🤖 AI Summary
This work addresses the limitations of conventional physics-informed neural networks (PINNs) in solving high-frequency Helmholtz equations in heterogeneous media, which include high computational cost, a bias toward smooth solutions, and reliance on artificial absorbing boundary conditions. The authors propose a novel neural solver based on the Green’s integral representation, which, for the first time, incorporates nonlocal integral constraints into the neural network framework, replacing pointwise PDE residuals. This formulation inherently embeds wave physics, eliminates the need for second-order derivative computations and artificial boundary layers, and leverages FFT-accelerated convolutions, stochastic physical regularization, a hybrid Green’s integral–PDE loss, and nonuniform sampling.
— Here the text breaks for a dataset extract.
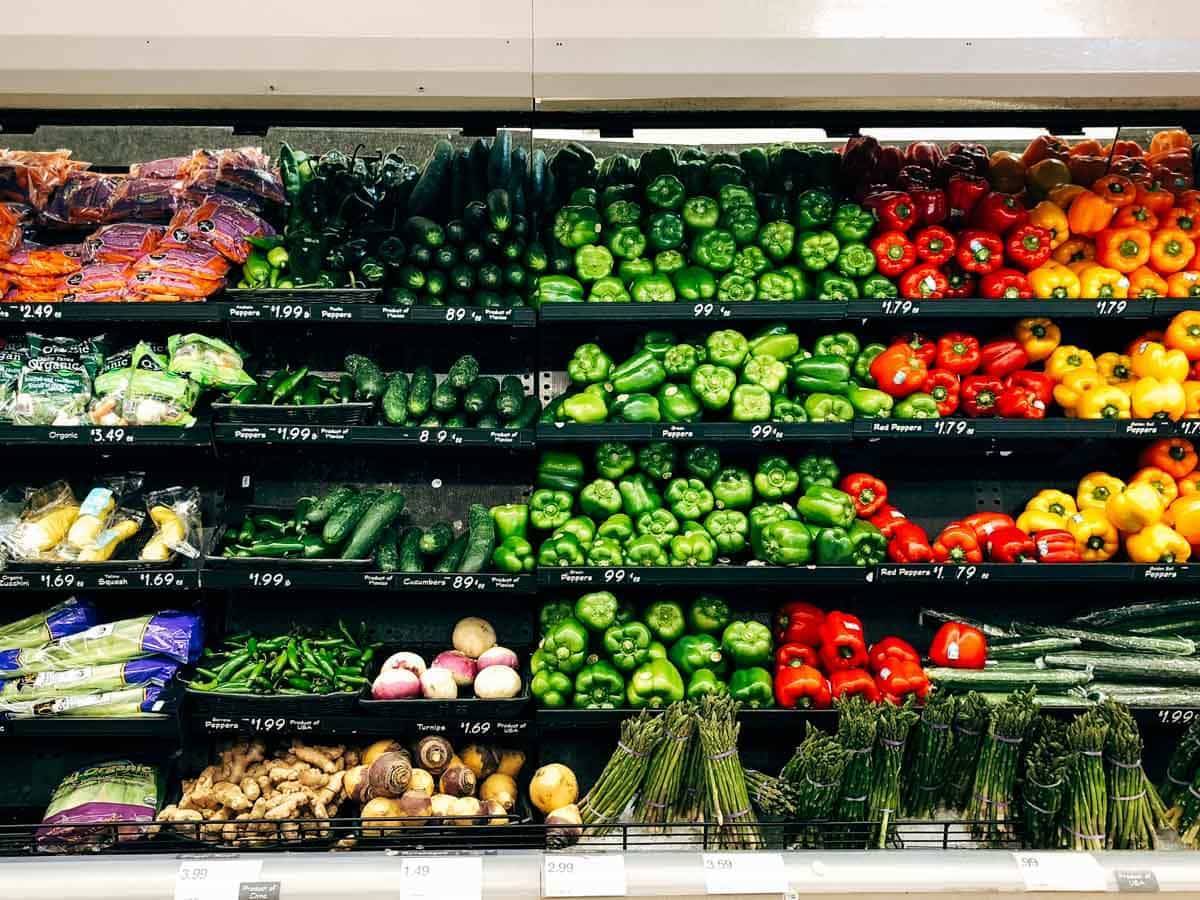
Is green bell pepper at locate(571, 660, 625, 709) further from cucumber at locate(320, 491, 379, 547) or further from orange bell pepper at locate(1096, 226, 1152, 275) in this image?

The method reduces computational cost by over an order of magnitude on a 20 Hz seismic model and maintains convergence with significantly improved reconstruction accuracy—even in strongly scattering regimes where the classical Born series diverges—outperforming existing PINN approaches.
📝 Abstract
Standard physics-informed neural networks (PINNs) struggle to simulate highly oscillatory Helmholtz solutions in heterogeneous media because pointwise minimization of second-order PDE residuals is computationally expensive, biased toward smooth solutions, and requires artificial absorbing boundary layers to restrict the solution. To overcome these challenges, we introduce a Green-Integral (GI) neural solver for the acoustic Helmholtz equation. It departs from the PDE-residual-based formulation by enforcing wave physics through an integral representation that imposes a nonlocal constraint. Oscillatory behavior and outgoing radiation are encoded directly through the integral kernel, eliminating second-order spatial derivatives and enforcing physical solutions without additional boundary layers. Theoretically, optimizing this GI loss via a neural network acts as a spectrally tuned preconditioned iteration, enabling convergence in heterogeneous media where the classical Born series diverges. By exploiting FFT-based convolution to accelerate the GI loss evaluation, our approach substantially reduces GPU memory usage and training time. However, this efficiency relies on a fixed regular grid, which can limit local resolution. To improve local accuracy in strong scattering regions, we also propose a hybrid GI+PDE loss, enforcing a lightweight Helmholtz residual at a small number of nonuniformly sampled collocation points. We evaluate our method on seismic benchmark models characterized by structural contrasts and subwavelength heterogeneity at frequencies up to 20Hz. GI-based training consistently outperforms PDE-based PINNs, reducing computational cost by over a factor of ten. In models with localized scattering, the hybrid loss yields the most accurate reconstructions, providing a stable, efficient, and physically grounded alternative.